In summary, SHELS are shown to be a promising platform for encapsulating functional biomolecules, such as enzymes acting on small molecule substrates that can freely diffuse in and out through particles’ pores. SHELS can be manufactured in large quantities with sizes and characteristics that can be tightly controlled, thus maximizing entrapment capacity and enzymatic activity. The experimental results show that this porous shell effectively encapsulates the enzyme payload without affecting enzyme activity. The shell also protects the payload from specific and nonspecific interference from large biomolecules in vivo. In addition, surface modifications of SHELS should be able to enhance circulation and targeting in vivo without the need for modification of the payload. As nanomasking provides flexible fabrication of SHELS with control of particle dimensions and permeability, SHELS can be tailored and optimized for specific loads and substrates. Moreover, the utilization of a hollow nanostructure reduces the amount of carrier material introduced into the body. It has also been shown that the SHELS technology prevents the neutralization of nonhuman enzymes by antibodies in vivo and can be used to achieve systemic effects even while these particles remain localized.

The SHELS fabrication approach is general and should be applicable to many other materials. SHELS made of different materials can be envisioned being used in a variety of applications, including nonbiomedical ones such as biocatalysis.

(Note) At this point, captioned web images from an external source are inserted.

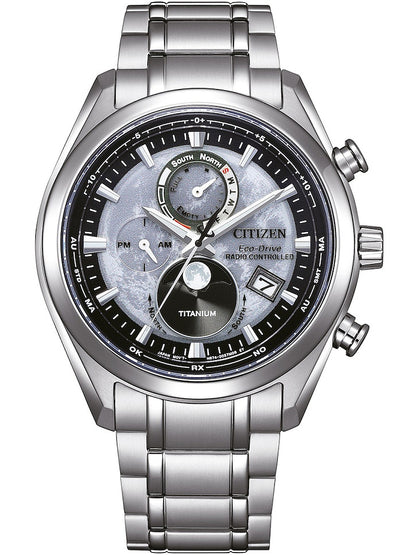 Citizen Ceas de mână BY1010-81H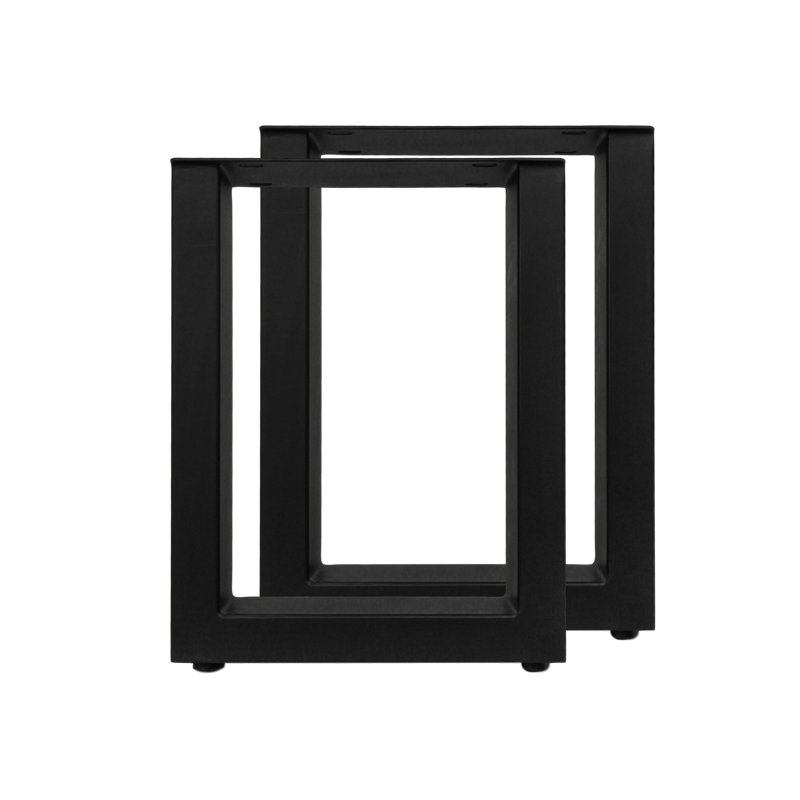 Chana Table Leg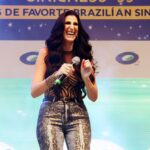 177787 1724782187 original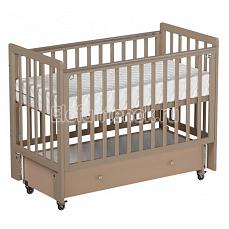  Antemi Classic Sleep Капучино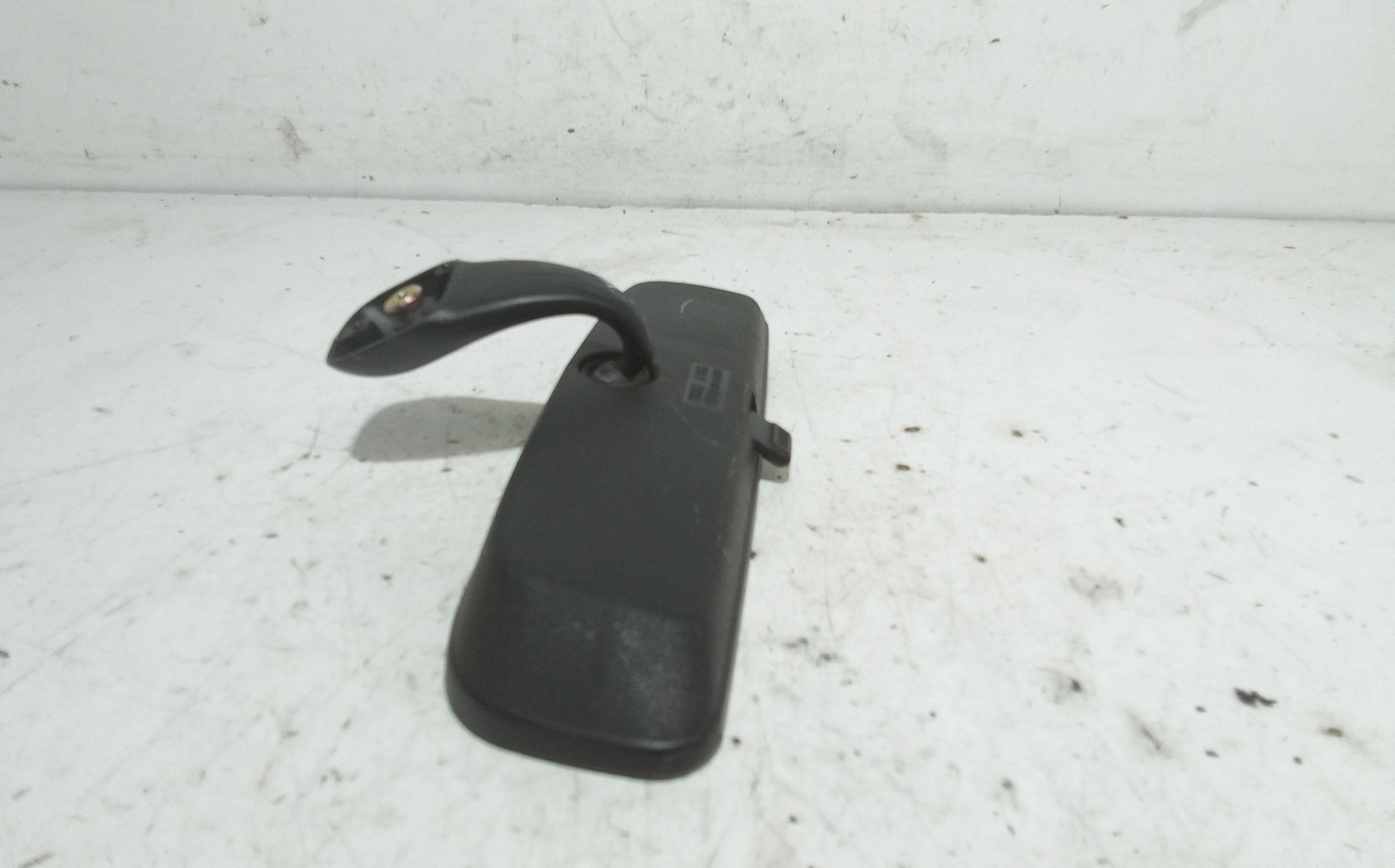 Specchietto Retrovisore Interno HYUNDAI Atos Prime 3 Serie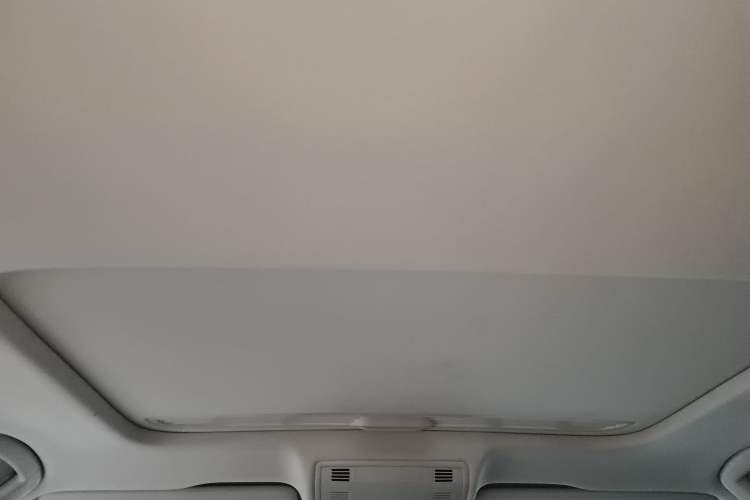 Used Volkswagen Bora 2019 Revised Version 1.5L Automatic Elite Edition China VI Standard
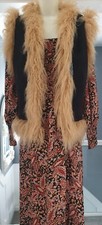 1960s 70s Boho Penny Lane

For medical applications, however, toxicity and quantification of the immune response on SHELS will need further study. The effect of surface modifications on the activity of the payload remains to be tested. Indeed, for systemic delivery applications the surface of SHELS can be further functionalized for targeting and improved circulation half-life, thereby eliminating the need for chemical modification of the enzymic payload. Under these conditions, stealth SHELS should allow continuous and controlled access of the substrate to the native enzyme cargo, which makes this a promising therapeutic platform for treating metastatic disease. In addition, SHELS could be applicable to in vivo medical diagnostics and monitoring. Enzyme-prodrug therapy and enzymatic depletion of tumor nutrients are among the most promising applications of SHELS.